The New Trade Theory, theorized by Paul Krugman and his acolytes, posited that while country-level factors were important, the fact that countries with similar comparative advantages illustrated that something was happening at the firm-level. Indeed, the New Trade Theory posited that firm-level analysis was the key in understanding expanding world, particularly focusing on economies of scale and first-mover advantage. First mover advantage played a key role in the emerging theory as firms needed some type of advantage to build economies of scale over other firms. Some firms focused on building innovative new ways to produce goods, such as the production systems at Toyota. They boosted productivity, decreased the cost of production, and created new innovative products that consumers wanted. This was also the case with Apple: they exercised first-mover advantage in Ipod and other products that led to a sustainable competitive advantage.
First mover advantage was also exercised by firms entering new countries: Coca Cola and Ford entered China before other firms in their industries; as a result they were able to build competitive advantage and increase their ability to compete vis-à-vis other firms.
First mover advantage was also explored in the context of game theory. Game theory arguably has a longer history than that in international economics. Cournot in the eighteenth century focused on exploring the competitive dynamics between firms in non-competitive markets; that is, markets in which market power exists. Game theory later moved onto institutionalize some of these assumptions in order to understand how firms behave. Unlike international trade theory, however, which wanted to understand why firms produced certain products, a question that explained larger trading patterns, game theory focused on how firms wanted to set prices and produce output. This analysis is important for a number of reasons that includes the ability to understand which markets are competitive, and perhaps how firms maximize profits and make strategy decisions moving forward.

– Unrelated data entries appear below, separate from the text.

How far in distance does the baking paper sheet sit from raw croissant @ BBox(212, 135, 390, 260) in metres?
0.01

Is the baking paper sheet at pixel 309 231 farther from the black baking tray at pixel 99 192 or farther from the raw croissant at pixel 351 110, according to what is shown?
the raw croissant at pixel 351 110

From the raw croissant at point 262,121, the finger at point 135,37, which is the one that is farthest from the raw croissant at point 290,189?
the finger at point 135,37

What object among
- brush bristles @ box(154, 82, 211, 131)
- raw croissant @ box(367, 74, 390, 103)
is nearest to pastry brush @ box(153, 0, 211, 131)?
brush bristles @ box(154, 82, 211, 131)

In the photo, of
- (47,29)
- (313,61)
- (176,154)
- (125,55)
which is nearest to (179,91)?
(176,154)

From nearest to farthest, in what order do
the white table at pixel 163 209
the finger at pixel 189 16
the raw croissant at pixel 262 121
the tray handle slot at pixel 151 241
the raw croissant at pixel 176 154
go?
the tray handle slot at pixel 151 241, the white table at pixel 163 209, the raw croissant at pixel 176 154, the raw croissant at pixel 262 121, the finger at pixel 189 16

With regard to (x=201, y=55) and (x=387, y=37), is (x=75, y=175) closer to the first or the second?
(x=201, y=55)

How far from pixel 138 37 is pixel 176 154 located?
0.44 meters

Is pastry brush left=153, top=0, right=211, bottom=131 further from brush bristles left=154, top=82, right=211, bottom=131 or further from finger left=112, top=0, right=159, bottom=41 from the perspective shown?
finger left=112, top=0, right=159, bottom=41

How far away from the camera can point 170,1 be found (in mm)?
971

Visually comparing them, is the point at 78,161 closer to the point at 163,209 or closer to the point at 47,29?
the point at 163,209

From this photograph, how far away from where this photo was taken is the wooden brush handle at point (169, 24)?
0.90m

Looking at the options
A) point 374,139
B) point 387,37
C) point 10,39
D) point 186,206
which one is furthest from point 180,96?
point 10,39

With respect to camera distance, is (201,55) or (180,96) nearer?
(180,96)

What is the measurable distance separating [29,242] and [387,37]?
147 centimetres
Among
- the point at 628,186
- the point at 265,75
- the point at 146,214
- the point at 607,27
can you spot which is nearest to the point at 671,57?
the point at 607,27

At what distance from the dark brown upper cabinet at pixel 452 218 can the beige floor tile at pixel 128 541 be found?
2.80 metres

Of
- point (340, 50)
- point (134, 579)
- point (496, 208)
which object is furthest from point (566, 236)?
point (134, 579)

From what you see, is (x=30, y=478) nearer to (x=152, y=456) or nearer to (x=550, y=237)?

While some have posited that first-mover advantage is usually the decider of a commercial contest, the concept is important but not demonstrative in deciding economic completion. Indeed, as cited throughout the paper, first mover advantage does open up opportunity that otherwise might not have existed for a particular firm. However, the opportunity is also a threat, particularly to the extent that a firm chooses the wrong strategy or makes an over commitment trying to establish competitive advantage vis-à-vis other firms. Thus, one should be careful to put too much stock in the concept of first-mover advantage, instead of focusing on how the phenomenon affects the dynamic competitive equilibrium in different fields. First mover advantage can explain why technology firms may have longer lead times once they establish dominance, but also why they fall faster once a new paradigm is established. In the field of game theory it may explain how market power affects the way firms set prices and quantity.
References:
Fudenberg, Drew and Tirole, Jean. 1991. MIT Press.
Krugman, Paul. 1994. International Economics. Wiley Press.
Krugman, Paul. 1986. Strategic Trade Policy and the New International Economics. Harvard University Press.
Raynor, Mike. 2006. The Strategy Paradox. Wiley Press.